3. India's former RAW officers, including one ex chief, have blamed Indian spy Kulbhushan Jadhav, arrested by Pakistan in 2016, for getting caught in Pakistan as a "result of unprofessionalism", according to a report in India's "The Quint" owned and operated by a joint venture of Bloomberg News and Quintillion Media. The report that appeared briefly on The Quint website has since been removed, apparently under pressure from the Indian government.
4. A story by Indian journalist Karan Thapar pointed out several flaws in the Indian narrative claiming that Kulbhushan Jadhav, arrested in Pakistan while engaging in India's covert war in Balochistan, was an innocent Indian businessman kidnapped from Chabahar by Pakistani agents. Writing for the Indian Express, Thapar debunked the entire official story from New Delhi.
British Afghan war veteran Major Robert Gallimore says he saw no presence of Pakistan's intelligence service ISI in Afghanistan. The Afghan Army saw the " imagined nefarious hand" and "bogeyman" of Pakistan everywhere but he never saw it. He "saw not one piece of evidence" of it. It was all in their minds.
During his three tours of duty in Afghanistan, he could hear all the radio conversations going on but never heard any Pakistani accent. He did, however, see "buckets and buckets of money" and rising Indian influence in Afghan Army that blamed Pakistan for all their problems. Pakistan is their bogeyman.
The Afghan Army says they'll feel good when they can "invade Pakistan". They do not blame the British but the Pakistanis for the Durand Line that they do not recognize.
Major Gallimore sees the emergence of an India-Pakistan 21st century "Great Game" similar to its British-Russian predecessor. Many Afghans support creation of Pashtunistan by annexing northern part of Pakistan into Afghanistan. They blame Pakistan for the Durand Line, not the British or their own leaders who agreed to it. As a result, Maj Gallimore warns that Afghanistan has become much more volatile and dangerous than ever before.

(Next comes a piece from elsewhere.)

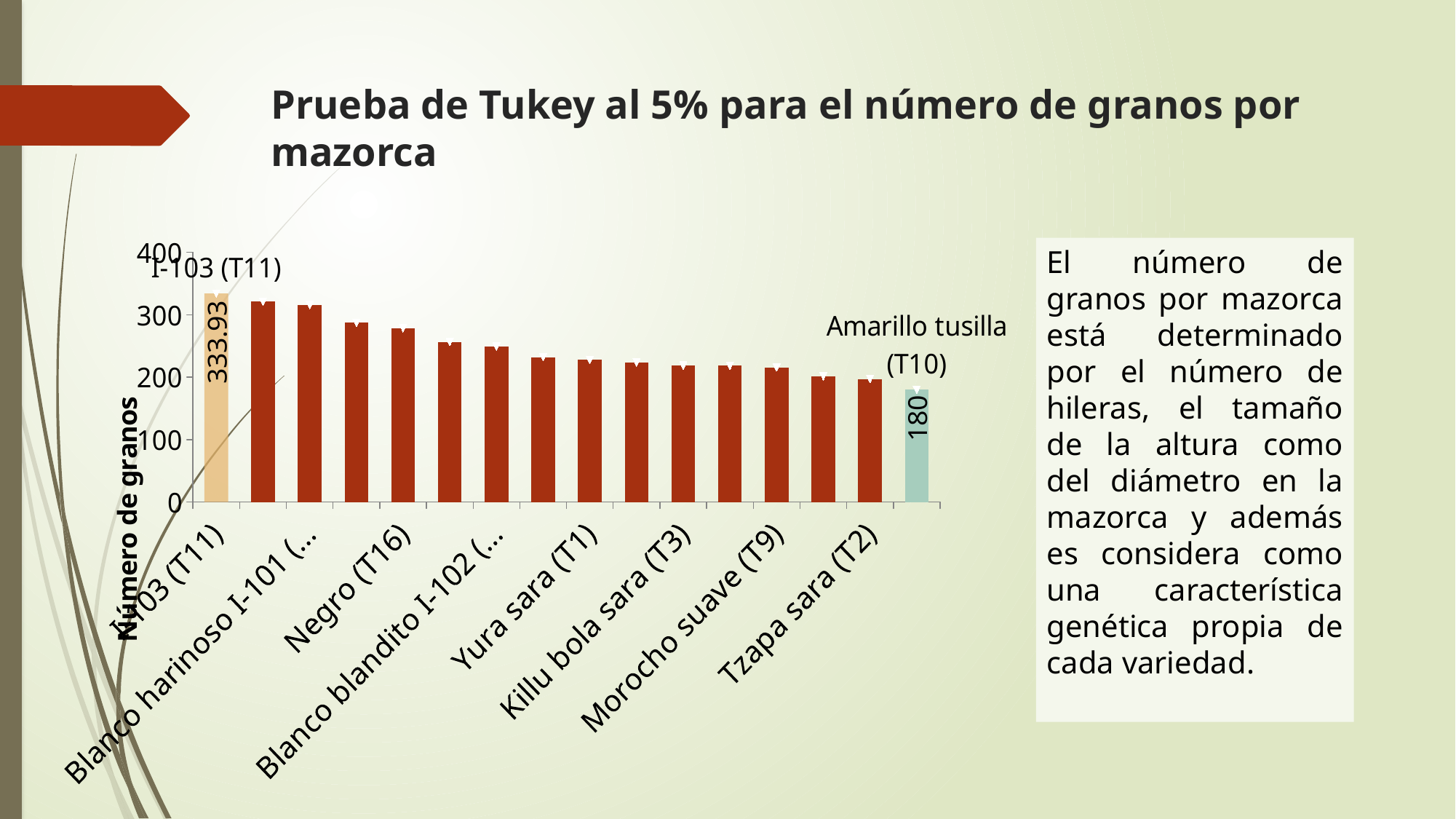
Which is larger, the value for I-103 (T11) or the value for Amarillo tusilla (T10)? I-103 (T11) What is the value for I-103 (T11)? 333.93 Which variety has the lowest number of grains per ear? Amarillo tusilla (T10) What is the value for Amarillo tusilla (T10)? 180 Is the value for Tzapa sara (T2) greater or less than 300? less Do the values rise or fall from left to right along the x axis? fall Is the value for Negro (T16) greater or less than 200? greater What is the difference between the values for I-103 (T11) and Amarillo tusilla (T10)? 153.93 Is the value for Yura sara (T1) greater or less than 300? less What is the title of the vertical axis? Número de granos Which variety has the highest number of grains per ear? I-103 (T11) What kind of chart is shown on the slide? bar chart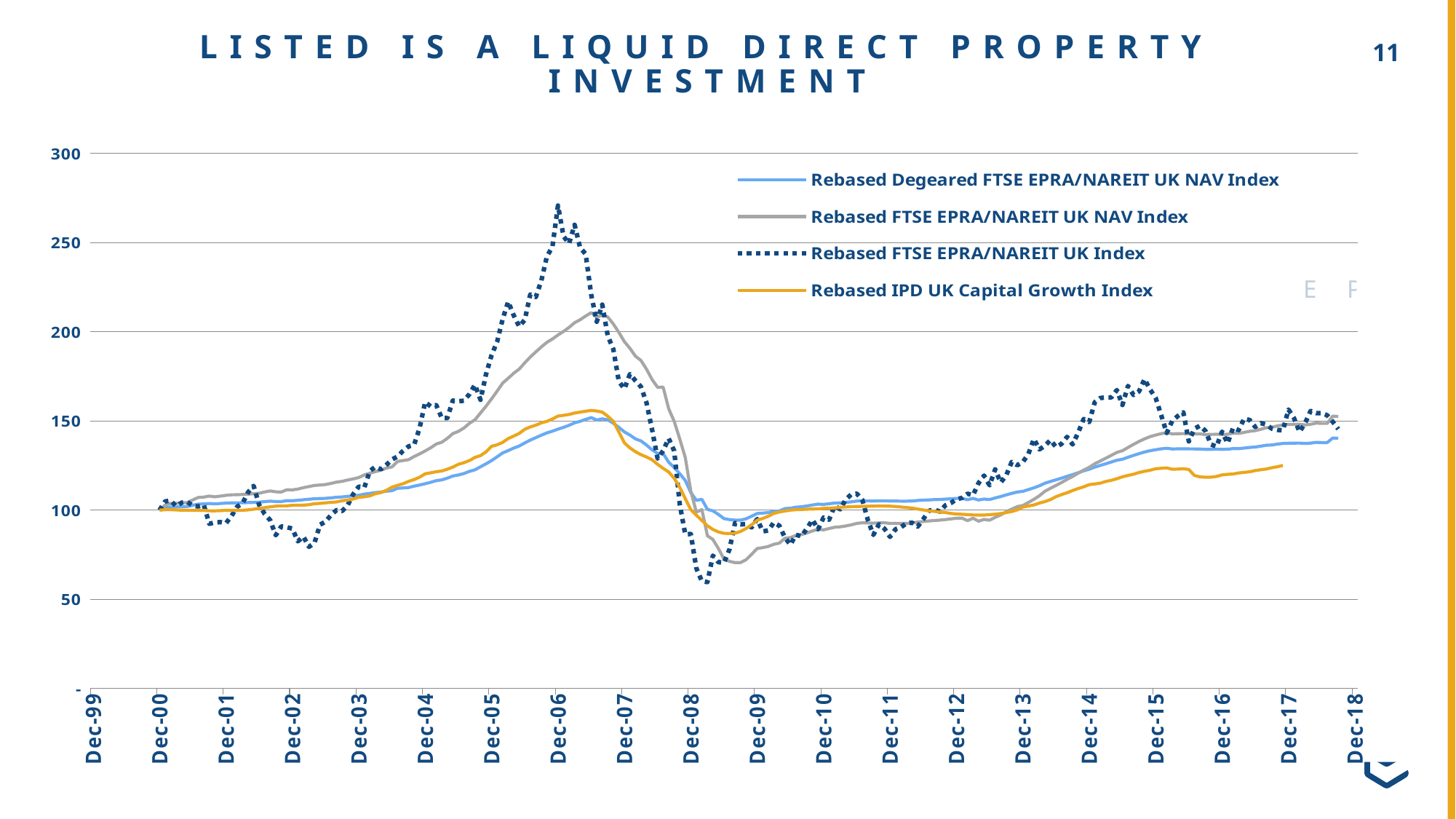
What kind of chart is shown on the slide? line chart Is the highest value reached by the Rebased FTSE EPRA/NAREIT UK NAV Index greater or less than 200? greater Between Dec-12 and Dec-15, does the Rebased IPD UK Capital Growth Index rise or fall? rise Is the lowest value of the Rebased FTSE EPRA/NAREIT UK Index around Dec-08 greater or less than 100? less What is the title of the slide? LISTED IS A LIQUID DIRECT PROPERTY INVESTMENT Which series is drawn as a dotted line? Rebased FTSE EPRA/NAREIT UK Index How many series does the legend list? 4 Which series reaches the highest value anywhere on the chart? Rebased FTSE EPRA/NAREIT UK Index Is the value of the Rebased IPD UK Capital Growth Index at Dec-17 greater or less than 150? less At Dec-17, which is higher: the Rebased IPD UK Capital Growth Index or the Rebased Degeared FTSE EPRA/NAREIT UK NAV Index? Rebased Degeared FTSE EPRA/NAREIT UK NAV Index Between Dec-06 and Dec-08, does the Rebased FTSE EPRA/NAREIT UK NAV Index rise or fall? fall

Recent scapegoating of Pakistan by the Ashraf Ghani government in Kabul has been criticized by Carter Malkasian, former advisor of US General Dunford. Malkasian has said, "...on the battlefield, if 200 Afghan police and army are confronted with 50 Taliban or less than that, and those government forces retreat, that doesn’t have a lot to do with Pakistan. That has to do with something else". The animosity of secular Pashtun Nationalists and their Tajik and Uzbek allies against Pakistan is not new. It didn't start with Pakistan's support of the Taliban in the 1990s. Their hostility against Pakistan dates back to the creation of Pakistan. Afghanistan's was the lone vote against the admission of the newly independent state of Pakistan to the United Nations in 1947. Since then, the anti-Pakistan campaign by Pashtun Nationalists on both sides of the Durand Line has received support from New Delhi. A former RAW officer RK Yadav has, in his book "Mission RAW", confirmed that Indian intelligence officers met Khan Wali Abdul Wali Khan in Europe on several occasions to provide support and funding for the Pakhtoonistan movement.